Task directions - Can you reproduce each of the lines below word for word, with nothing changed?

Records supplied -
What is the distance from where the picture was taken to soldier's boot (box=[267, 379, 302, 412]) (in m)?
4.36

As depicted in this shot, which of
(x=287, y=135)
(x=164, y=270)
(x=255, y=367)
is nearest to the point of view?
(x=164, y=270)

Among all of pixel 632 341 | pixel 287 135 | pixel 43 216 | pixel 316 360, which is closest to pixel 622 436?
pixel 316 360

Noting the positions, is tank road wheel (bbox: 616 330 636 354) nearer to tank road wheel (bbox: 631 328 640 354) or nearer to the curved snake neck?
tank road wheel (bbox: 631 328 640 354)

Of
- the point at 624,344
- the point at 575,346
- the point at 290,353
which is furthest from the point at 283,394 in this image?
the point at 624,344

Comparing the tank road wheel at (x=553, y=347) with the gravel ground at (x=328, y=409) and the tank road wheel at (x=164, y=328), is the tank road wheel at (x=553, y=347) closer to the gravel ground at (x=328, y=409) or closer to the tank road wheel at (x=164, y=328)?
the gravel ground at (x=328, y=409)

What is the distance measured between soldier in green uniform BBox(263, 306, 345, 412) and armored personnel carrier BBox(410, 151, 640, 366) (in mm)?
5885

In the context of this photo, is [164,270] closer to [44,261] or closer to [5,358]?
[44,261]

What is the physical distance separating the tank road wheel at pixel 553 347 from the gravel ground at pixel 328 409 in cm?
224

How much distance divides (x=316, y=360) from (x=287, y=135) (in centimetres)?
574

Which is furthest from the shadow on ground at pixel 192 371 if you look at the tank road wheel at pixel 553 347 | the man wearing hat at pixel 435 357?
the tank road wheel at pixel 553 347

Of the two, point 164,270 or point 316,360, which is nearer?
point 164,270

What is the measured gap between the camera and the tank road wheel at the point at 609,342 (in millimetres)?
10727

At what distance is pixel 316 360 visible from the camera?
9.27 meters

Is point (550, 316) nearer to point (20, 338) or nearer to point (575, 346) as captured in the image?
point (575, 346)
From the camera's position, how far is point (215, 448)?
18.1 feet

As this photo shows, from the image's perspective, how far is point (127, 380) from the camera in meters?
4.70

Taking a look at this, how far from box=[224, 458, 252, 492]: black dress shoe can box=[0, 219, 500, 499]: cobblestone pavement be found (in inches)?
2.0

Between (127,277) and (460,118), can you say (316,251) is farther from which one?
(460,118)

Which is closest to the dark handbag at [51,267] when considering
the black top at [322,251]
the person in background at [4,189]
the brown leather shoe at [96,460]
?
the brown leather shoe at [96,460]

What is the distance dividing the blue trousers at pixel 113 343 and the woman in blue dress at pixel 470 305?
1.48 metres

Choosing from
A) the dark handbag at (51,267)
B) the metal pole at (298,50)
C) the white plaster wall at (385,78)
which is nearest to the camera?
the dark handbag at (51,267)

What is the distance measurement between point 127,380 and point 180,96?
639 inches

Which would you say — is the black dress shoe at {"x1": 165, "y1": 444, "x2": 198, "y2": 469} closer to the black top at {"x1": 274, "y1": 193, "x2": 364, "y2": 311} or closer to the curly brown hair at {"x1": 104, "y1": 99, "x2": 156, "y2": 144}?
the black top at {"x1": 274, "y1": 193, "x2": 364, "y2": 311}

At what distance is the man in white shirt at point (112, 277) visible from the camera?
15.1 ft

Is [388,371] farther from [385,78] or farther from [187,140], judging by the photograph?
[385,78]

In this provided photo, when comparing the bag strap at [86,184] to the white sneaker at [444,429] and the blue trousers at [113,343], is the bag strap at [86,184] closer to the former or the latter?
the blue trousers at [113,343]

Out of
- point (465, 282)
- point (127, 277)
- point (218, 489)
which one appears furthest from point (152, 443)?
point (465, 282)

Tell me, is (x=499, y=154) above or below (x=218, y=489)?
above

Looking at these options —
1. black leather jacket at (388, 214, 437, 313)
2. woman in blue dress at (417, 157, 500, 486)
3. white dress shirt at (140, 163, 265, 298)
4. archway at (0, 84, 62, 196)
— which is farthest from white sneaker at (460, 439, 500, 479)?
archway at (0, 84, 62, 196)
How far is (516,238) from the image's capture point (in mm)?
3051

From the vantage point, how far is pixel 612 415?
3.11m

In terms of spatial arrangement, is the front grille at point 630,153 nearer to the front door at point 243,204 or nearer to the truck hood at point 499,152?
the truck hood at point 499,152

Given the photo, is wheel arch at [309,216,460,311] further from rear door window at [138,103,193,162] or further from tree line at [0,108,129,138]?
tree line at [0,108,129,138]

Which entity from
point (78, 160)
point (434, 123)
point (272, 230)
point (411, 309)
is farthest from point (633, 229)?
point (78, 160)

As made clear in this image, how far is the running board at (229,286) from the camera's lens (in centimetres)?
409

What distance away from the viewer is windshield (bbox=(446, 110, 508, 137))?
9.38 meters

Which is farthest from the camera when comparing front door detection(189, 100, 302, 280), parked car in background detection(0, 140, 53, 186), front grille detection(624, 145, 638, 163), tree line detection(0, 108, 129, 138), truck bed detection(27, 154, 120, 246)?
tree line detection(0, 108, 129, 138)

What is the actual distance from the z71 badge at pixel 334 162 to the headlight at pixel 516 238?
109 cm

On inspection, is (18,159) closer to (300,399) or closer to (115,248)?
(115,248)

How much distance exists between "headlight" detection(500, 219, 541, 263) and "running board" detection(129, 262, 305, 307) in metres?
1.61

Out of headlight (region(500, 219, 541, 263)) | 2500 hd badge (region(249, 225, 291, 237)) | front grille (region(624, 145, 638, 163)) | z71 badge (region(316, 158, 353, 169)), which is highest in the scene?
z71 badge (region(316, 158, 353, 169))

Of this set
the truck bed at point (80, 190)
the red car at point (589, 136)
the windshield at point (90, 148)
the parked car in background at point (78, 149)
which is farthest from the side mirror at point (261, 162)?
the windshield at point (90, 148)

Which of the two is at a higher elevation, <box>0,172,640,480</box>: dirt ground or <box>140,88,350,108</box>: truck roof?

Result of this exercise -
What is the distance from where the picture was taken to soldier's boot (box=[267, 379, 302, 412]) (in m)?
4.36

As depicted in this shot, which of
(x=287, y=135)
(x=164, y=270)
(x=255, y=367)
is nearest to the point of view?
(x=164, y=270)

Among all of pixel 632 341 | pixel 287 135 | pixel 43 216 | pixel 316 360, which is closest to pixel 622 436?
pixel 316 360

Noting the positions, is tank road wheel (bbox: 616 330 636 354) nearer to tank road wheel (bbox: 631 328 640 354) or nearer to the curved snake neck?
tank road wheel (bbox: 631 328 640 354)

Of
- the point at 624,344
- the point at 575,346
- the point at 290,353
which is furthest from the point at 283,394 in this image?
the point at 624,344

Comparing the tank road wheel at (x=553, y=347) with the gravel ground at (x=328, y=409) and the tank road wheel at (x=164, y=328), is the tank road wheel at (x=553, y=347) closer to the gravel ground at (x=328, y=409) or closer to the tank road wheel at (x=164, y=328)?
the gravel ground at (x=328, y=409)

What is the distance measured between soldier in green uniform BBox(263, 306, 345, 412) and armored personnel carrier BBox(410, 151, 640, 366) (in mm)?
5885

In the context of this photo, is [164,270] closer to [44,261] or closer to [5,358]?
[44,261]

What is the physical distance separating the tank road wheel at pixel 553 347 from the gravel ground at pixel 328 409 in cm?
224

How much distance divides (x=316, y=360) from (x=287, y=135) (in centimetres)?
574

Which is furthest from the shadow on ground at pixel 192 371 if you look at the tank road wheel at pixel 553 347 | the man wearing hat at pixel 435 357?
the tank road wheel at pixel 553 347

Of the two, point 164,270 or point 316,360, which is nearer?
point 164,270

What is the measured gap between the camera and the tank road wheel at the point at 609,342 (in millimetres)?
10727

At what distance is pixel 316 360 visible from the camera?
9.27 meters

Is point (550, 316) nearer to point (20, 338) or nearer to point (575, 346) as captured in the image?
point (575, 346)
From the camera's position, how far is point (215, 448)?
18.1 feet

As this photo shows, from the image's perspective, how far is point (127, 380) from the camera in meters?
4.70

Taking a look at this, how far from box=[224, 458, 252, 492]: black dress shoe can box=[0, 219, 500, 499]: cobblestone pavement be found (in inches)?
2.0

Between (127,277) and (460,118), can you say (316,251) is farther from which one?
(460,118)

Which is closest to the dark handbag at [51,267] when considering
the black top at [322,251]
the person in background at [4,189]
the brown leather shoe at [96,460]
?
the brown leather shoe at [96,460]

What is the distance dividing the blue trousers at pixel 113 343 and the woman in blue dress at pixel 470 305?
1.48 metres

Choosing from
A) the dark handbag at (51,267)
B) the metal pole at (298,50)
C) the white plaster wall at (385,78)
which is nearest to the camera?
the dark handbag at (51,267)

What is the distance measurement between point 127,380 and point 180,96?
639 inches

Which would you say — is the black dress shoe at {"x1": 165, "y1": 444, "x2": 198, "y2": 469} closer to the black top at {"x1": 274, "y1": 193, "x2": 364, "y2": 311} or closer to the curly brown hair at {"x1": 104, "y1": 99, "x2": 156, "y2": 144}?
the black top at {"x1": 274, "y1": 193, "x2": 364, "y2": 311}

At what distance is the man in white shirt at point (112, 277) visible from the camera?
15.1 ft

Is [388,371] farther from [385,78] or farther from [187,140], judging by the photograph?
[385,78]

In this provided photo, when comparing the bag strap at [86,184] to the white sneaker at [444,429] and the blue trousers at [113,343], is the bag strap at [86,184] closer to the former or the latter?
the blue trousers at [113,343]

Out of
- point (465, 282)
- point (127, 277)
- point (218, 489)
which one appears furthest from point (152, 443)?
point (465, 282)

Tell me, is (x=499, y=154) above or below (x=218, y=489)?
above

Looking at these options —
1. black leather jacket at (388, 214, 437, 313)
2. woman in blue dress at (417, 157, 500, 486)
3. white dress shirt at (140, 163, 265, 298)
4. archway at (0, 84, 62, 196)
— which is farthest from white sneaker at (460, 439, 500, 479)?
archway at (0, 84, 62, 196)
How far is (516,238) from the image's capture point (in mm)?
3051

From the vantage point, how far is pixel 612 415?
3.11m

In terms of spatial arrangement, is the front grille at point 630,153 nearer to the front door at point 243,204 or nearer to the truck hood at point 499,152?
the truck hood at point 499,152

Given the photo, is wheel arch at [309,216,460,311] further from rear door window at [138,103,193,162] or further from tree line at [0,108,129,138]?
tree line at [0,108,129,138]

Which entity from
point (78, 160)
point (434, 123)
point (272, 230)
point (411, 309)
is farthest from point (633, 229)?
point (78, 160)

As made clear in this image, how far is the running board at (229,286) from the camera's lens (in centimetres)?
409

What distance away from the viewer is windshield (bbox=(446, 110, 508, 137))?
9.38 meters

Which is farthest from the camera when comparing front door detection(189, 100, 302, 280), parked car in background detection(0, 140, 53, 186), front grille detection(624, 145, 638, 163), tree line detection(0, 108, 129, 138), truck bed detection(27, 154, 120, 246)?
tree line detection(0, 108, 129, 138)

What is the actual distance from the z71 badge at pixel 334 162 to the headlight at pixel 516 238?
109 cm

On inspection, is (18,159) closer to (300,399) or closer to (115,248)?
(115,248)

How much distance exists between "headlight" detection(500, 219, 541, 263) and "running board" detection(129, 262, 305, 307) in metres?
1.61

Out of headlight (region(500, 219, 541, 263)) | 2500 hd badge (region(249, 225, 291, 237)) | front grille (region(624, 145, 638, 163)) | z71 badge (region(316, 158, 353, 169)), which is highest in the scene?
z71 badge (region(316, 158, 353, 169))

Of this set
the truck bed at point (80, 190)
the red car at point (589, 136)
the windshield at point (90, 148)
the parked car in background at point (78, 149)
which is farthest from the side mirror at point (261, 162)?
the windshield at point (90, 148)

Which of the two is at a higher elevation, <box>0,172,640,480</box>: dirt ground or <box>140,88,350,108</box>: truck roof?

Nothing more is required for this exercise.